Exercise requirements:
Extend the blog writing on sparks, love, and relationships past its last sentence with a few more paragraphs in the same voice.

I've been given many opportunities because I seeked for them. Once I've met them and attained them I cherish them. Because hard enough we seek nutrients we shouldn't waste them. I'm speaking from the perspective of nature. Sadly society and civilization have created too much excess that have spoiled our minds. Losing precious values and cultivating new ones to consume the access.

Take initiative, strive, attain, cherish

Sparks

Something intuitive yet scientific. It is felt and somewhat measured. But truth be told, it holds it own special place to human kind.

The spark phenomenon is the beginning of a relationship. It's the foundation of a bridge between 2 individuals. Label it as you wish but it revolves around a similar pattern.

In that moment of time, a simple smile and conversation will leave you with questions rather than answers. The questions depending on it's depth will drive you towards seeking the answers. The answers will reveal themselves through time.

A spark is formed when we meet. Through our feelings and experiences we determine what form of relationship we want to build. It is only a question of levels and degrees.

My experiences has led me to determine quickly and accurately what relationship I want to build. In order to achieve my desired outcomes I seek to act in haste. So I commit beforehand and build from there. Usually this will not be the choice for most. They take their time calculating risks and returns. Ultimately leading to a point where they feel insecure and let go. I take into consideration all aspects and take them by the helm. Because I know the search for answers is not an easy one.

Nobody said it was easy. Nobody said it will be this hard.

Tuesday, 22 October 2013

Blaming it on Love and Relationships

Lighting you up,

As a girl, dramas and films (Taiwanese, Japanese, Korean, American, British...) made me fantasize about love and relationships. Have you ever watched the movie 'Serendipity'? Exactly, that was my love fantasy. My innocence could appear laughable but it is now to me, respectable. I respect the childish innocence that was once living in me because it had no fears of what was to come, also because it always perceived the world beautifully.

I believe we all know by now the plots they use in love entertainments: The couples were good, had an argument or a misunderstanding, they grew cold, misunderstandings solved, ending (happy or sad or dead). There is one thing though, that I still search while watching those entertainments nowadays (a lot lesser now)- the moment when they fight for each other to keep it going. It wrenches my heart. It satisfies my emptiness but always, later on, leaves me feeling worse and more emotionally wrecked. Films and dramas are a success because people seek comfort in what they cannot have.

Because of those love entertainments, I came to believe that anyone who claims to love you will stand tall and stand strong for you. But the harsh reality pulled me down. They claimed that it was love, but they didn't binge a little when you were down with emotional difficulties. Why? Because these problems are hard to solve, and that would mean the effort requires time. Time would be an investment. The person who claimed to love just happened to don't think that it was a wise investment to solve your problems. So they left. And that's how we came to a conclusion that love and relationships are so fragile. Is that so?

Relationships are not fragile. Nor is love. They are perceived as so because the intentions and desires to keep them strong were never there at the first place. Or they were there initially, but they were later withdrawn. The mind is the controller, and the body is the toy. Humans are fragile. Because a toy wears out, and a controller breaks down. But we never want to admit our fragility because we are the dominants in a food chain and because we are afraid of seeing the flaws under the light. So we blame it on love and relationships.

Stored data:
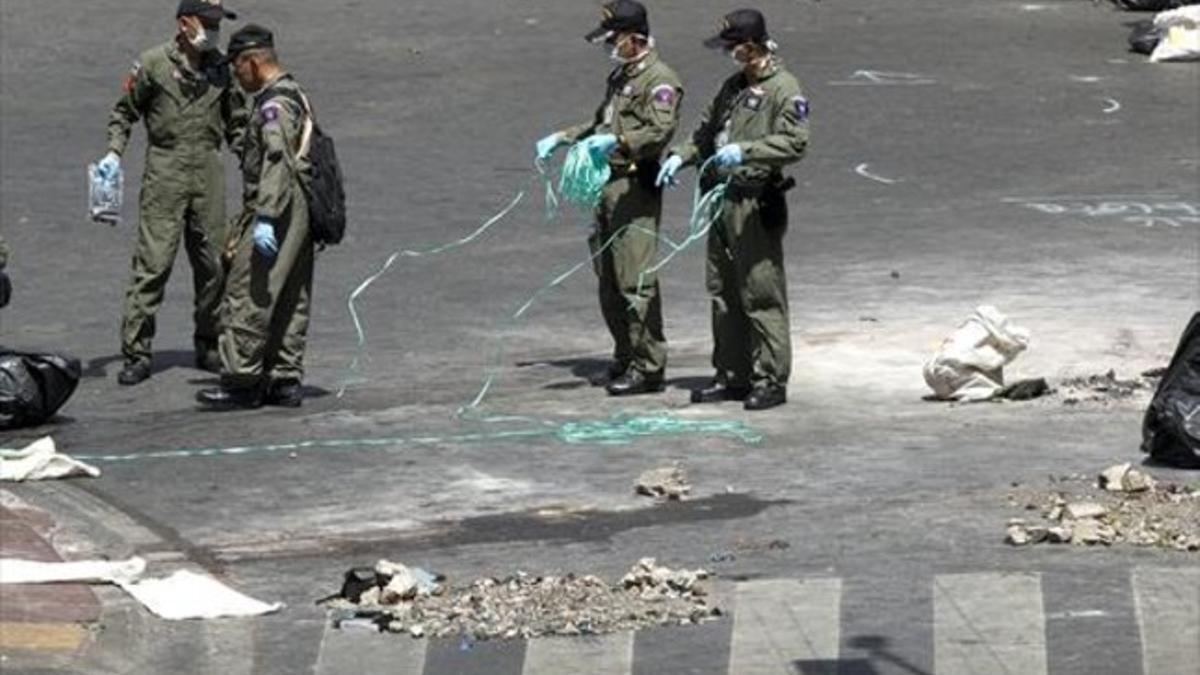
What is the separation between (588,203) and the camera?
50.5 feet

Answer to the task:
Shae

To love

Recently I've been inspired to think and review on my perception towards love and relationship. This inspiration came from me falling in love. It has propelled me to look into myself and others for answers. Answers to questions I've previously answered before. Although it has only been a year since my last failed attempt in a relationship, I have seen changes within my ideals towards love and relationship. It's time to recalibrate.

Here I will write what I've learned to understand about love and relationship. It's going to be a long one. Although not complete, it serves as a foundation. So let's begin.

I always seek answers scientifically, spiritually and emotionally. Spiritually meaning metaphysically. Emotionally meaning my instincts and intuition. Scientifically meaning from the origin.

Love, so far as I've learned, is abstract. To each person love is unique. The way they interpret, express and perceive are based on their unique experiences and reference. It's a feeling, it's a thought, it's an action. Love is build around a desire. A desire to grow. To expand. To create.

Relationships are build through connection. Through humanity. Love is the energy. The more you love yourself, the better you are at understanding yourself and others. Love is universal and personal.

The relationship between a man and a woman is based on the instinctive drive to populate and educate. Monogamy is the norm. It is a social standard. But most importantly it's also a personal choice. One can also choose polygamy. The interesting thing is that if one is self seeking then one will practice monogamy For polygamy, the opposite is true. Marriage is not what binds relationship together, it's the parties involved and their choice that determines the result.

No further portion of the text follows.